Palembang Jadi Kota dengan Polusi Udara Terburuk di Dunia, Ini Datanya!
JAKARTA, iNews.id - Kualitas udara di Palembang, Sumatera Selatan, tercatat paling buruk di dunia pada hari ini, Minggu (23/8/2026). Data mengacu pada laman resmi IQAir.
Tercatat di IQAir pukul 12.51 WIB, kualitas udara di Palembang mendapat skor 222 yang dimaknai sangat tidak sehat. Polutan utamanya adalah PM2.5 dengan suhu rerata di Palembang saat ini 36 derajat celcius.

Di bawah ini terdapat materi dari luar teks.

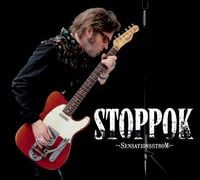 Produktbild: Stoppok: Sensationsstrom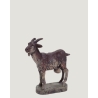 Christmas Nativity Scene, Birth, manger, original Replica J.L.Mayo Goat BEL046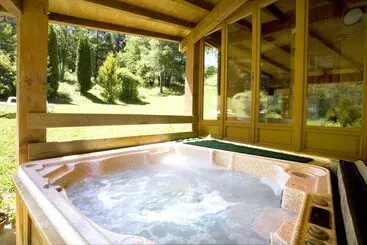 Hôtel Le Jeu De Paume - Chamonix-Mont-Blanc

PM2.5 adalah partikel polusi udara berukuran sangat kecil dengan diameter 2,5 mikrometer (µm) atau lebih kecil. Karena ukurannya sangat kecil, PM2.5 dapat masuk jauh ke dalam paru-paru, bahkan sebagian partikelnya dapat mencapai aliran darah.

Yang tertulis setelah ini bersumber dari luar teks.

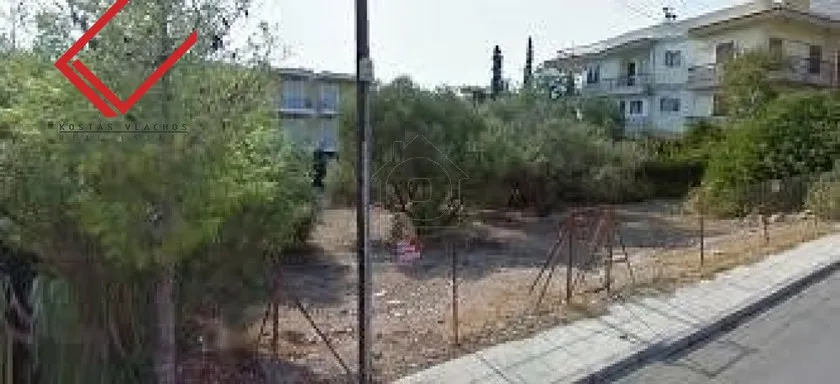 Land plot 430 sqm for sale, Athens - South, Alimos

Paparan PM2.5 dalam jumlah tinggi atau dalam waktu lama dikaitkan dengan peningkatan risiko gangguan pernapasan, penyakit jantung dan pembuluh darah, serta masalah kesehatan lainnya.
Sumber PM2.5 antara lain:
- Asap kendaraan bermotor
- Pembakaran sampah dan biomassa
- Asap rokok
- Aktivitas industri
- Kebakaran hutan dan lahan
- Debu dan proses pembakaran tertentu
Di sisi lain, IQAir memperlihatkan juga daftar kota besar di dunia, lengkap dengan skor kualitas udaranya.

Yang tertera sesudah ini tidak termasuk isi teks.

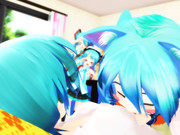 らぶやんの休日②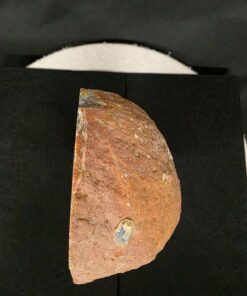 Premium Agate Geode on Stand 4 – 2.021g - H20xW13xD8cm - Image 8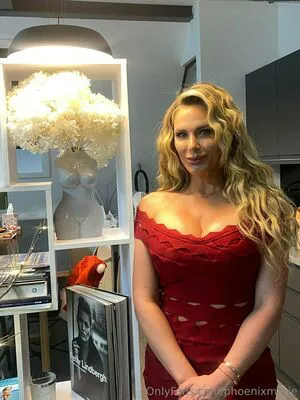 Phoenixmarie OnlyFans Leaked Free Thumbnail Picture - #Du8o04jv1o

Tercatat di sana, data Minggu (23/8/2026) pukul 12.54 WIB, kota Kinshasa di Kongo memiliki skor kualitas udara 211, lalu disusul Kuching Malaysia (191), Kampala Uganda (185), Jakarta Indonesia (161), dan Baghdad Irak (154).
Salah satu penyebab buruknya kualitas udara di Palembang, Sumsel, adalah kebakaran hutan. Kabut asap hasil pembakaran hutan bahkan dilaporkan sampai membuat jarak pandang terbatas.
Di media sosial, beberapa netizen melaporkan kondisi Palembang hari ini. Dari rekaman video yang diunggah, jarak pandang hampir tidak terlihat sama sekali saking tebalnya kabut asap.
Pada kondisi seperti itu, sangat disarankan untuk warga menggunakan masker untuk meminimalisir paparan PM2.5 yang terbukti membahayakan kesehatan tubuh.